▶ [Given exercise 1]
According to the newsletter, what does its writer call the plan of taking no more than one dose of any intoxicant at a time?
▶ [Given exercise 2]
Reproduce verbatim the passage of the newsletter that begins at the words "But before we" and stops after the words "will it end!?!?".

▶ [Text section]
--------------------------------------------------
03. Hand-Crafted Artisanal Psilocybin Chocolate Bars
Plus a core concept: drug, set, and setting
Dear Readers,
Good morning! It’s another lovely one here in the Midwest. I’m just finishing my daily, strictly limited twelve ounces of coffee. This is part of my master plan that I like to refer to as “radical moderation.”™ No more than one dose of any intoxicant at any given time. I’m not sure how I decided that twelve ounces was a “dose” of coffee, but there it is. Seems to be what I can handle without insomnia. With alcohol it’s easier. One beer, or 1.5 ounces of liquor, or one glass of wine. It definitely works for me. Except when I’m feeling sad or lethargic or stressed out. Then I find it actually helps to have several doses at once.
I kid. Sort of.
Anyway, I’d like to continue our journey into the many ways of ingesting cannabis and why this matters to U.S. drug history, and really U.S. history as a whole, given how important drugs have been to this country’s story over the last century.
But before we do that, check this out (courtesy of our California correspondent):
“Not produced by soulless machines like the other guys’ bars.” Amen! I am absolutely sick and tired of these big psychedelic chocolate factories popping up on every block around here! When will it end!?!?
--------------------------------------------------
▶ [Data provided]
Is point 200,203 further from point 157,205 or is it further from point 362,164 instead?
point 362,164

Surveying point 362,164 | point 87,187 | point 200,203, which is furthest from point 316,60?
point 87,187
--------------------------------------------------
▶ [Written response 1]
Radical moderation

▶ [Written response 2]
But before we do that, check this out (courtesy of our California correspondent):
“Not produced by soulless machines like the other guys’ bars.” Amen! I am absolutely sick and tired of these big psychedelic chocolate factories popping up on every block around here! When will it end!?!?